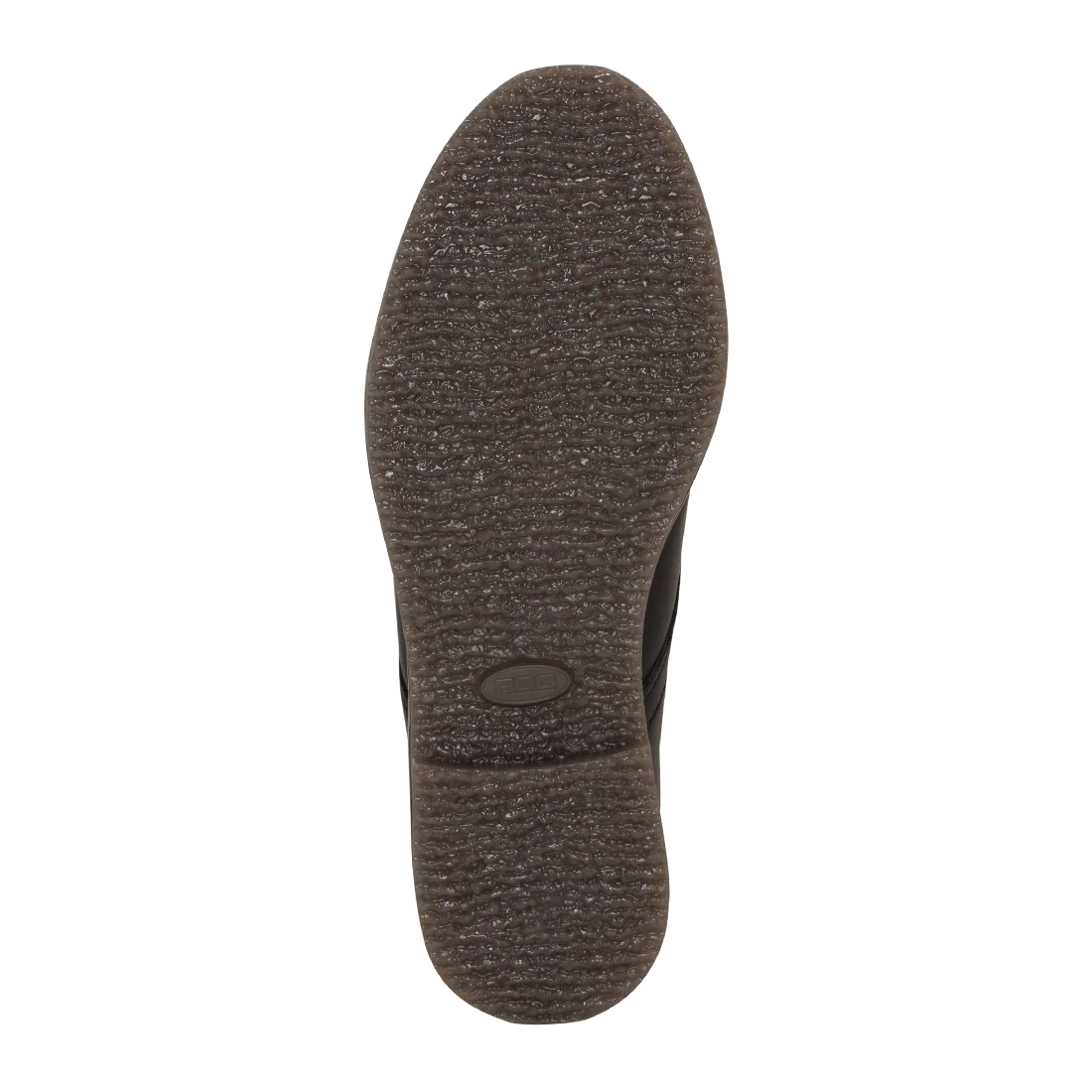 ROC Senior Luxe Boys School Shoe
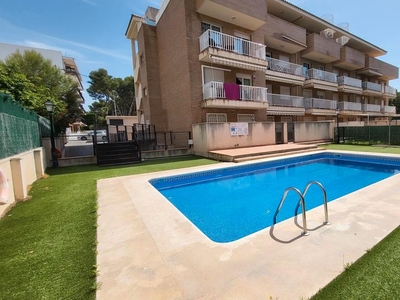 Piso en venta en Carrer Marina, Passeig Marítim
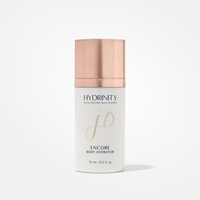Hydrinity Encore Body Hydrator Travel Size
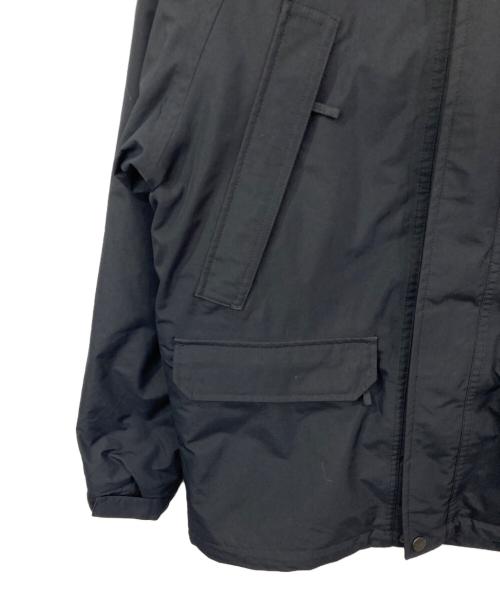 THE NORTH FACE（ザ ノース フェイス）THE NORTH FACE (ザ ノース フェイス) GRACE TRICLIMATE JACKET ブラック サイズ:36の古着・服飾アイテム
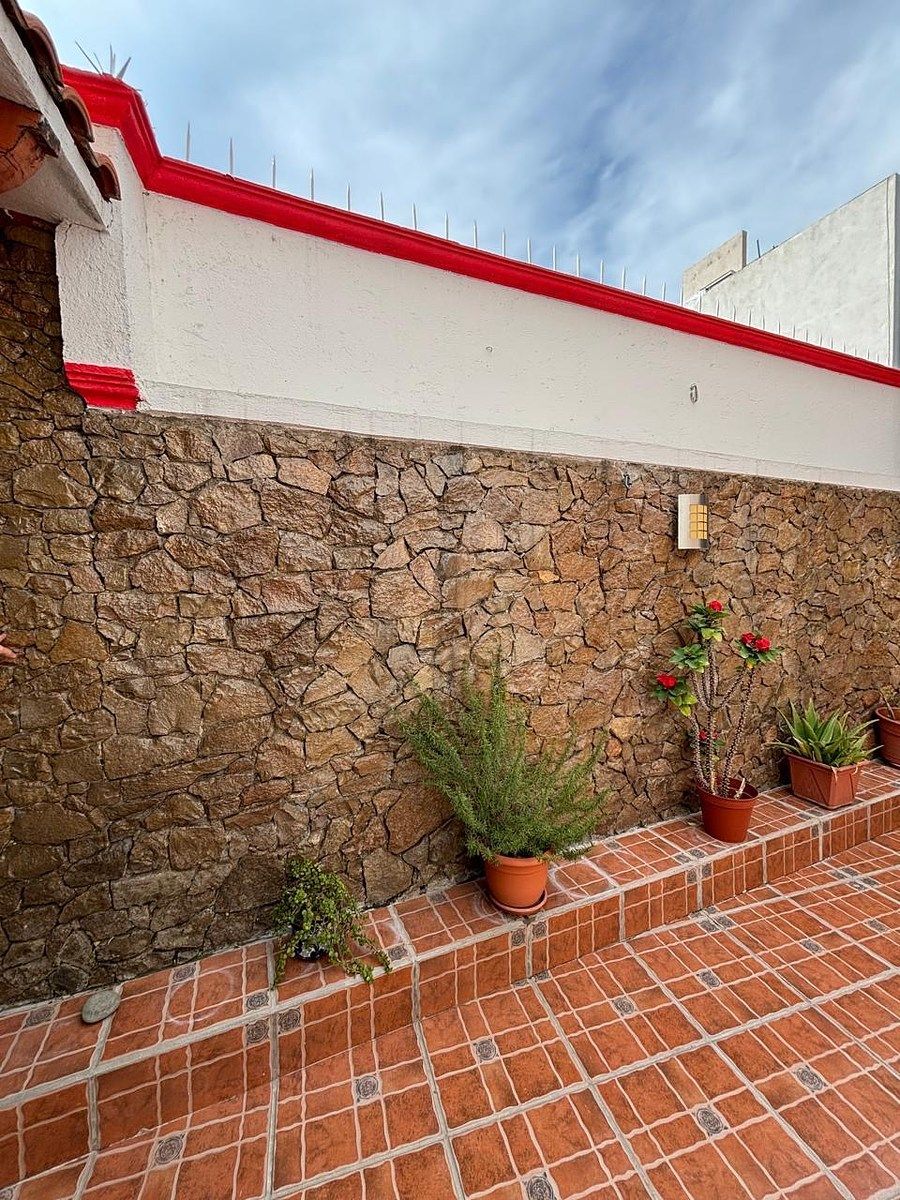Casa em Milenio III, Querétaro, foto 23 de 25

### [INSTRUCTIONS FOR THE TASK]
Replace "Travel Size" with "Full Size" throughout the listing above and write out all of its lines again with nothing else changed. Leave the pictures out.

### [TASK RESPONSE]
 ROC Senior Luxe Boys School Shoe
 Piso en venta en Carrer Marina, Passeig Marítim
Hydrinity Encore Body Hydrator Full Size
 THE NORTH FACE（ザ ノース フェイス）THE NORTH FACE (ザ ノース フェイス) GRACE TRICLIMATE JACKET ブラック サイズ:36の古着・服飾アイテム
Casa em Milenio III, Querétaro, foto 23 de 25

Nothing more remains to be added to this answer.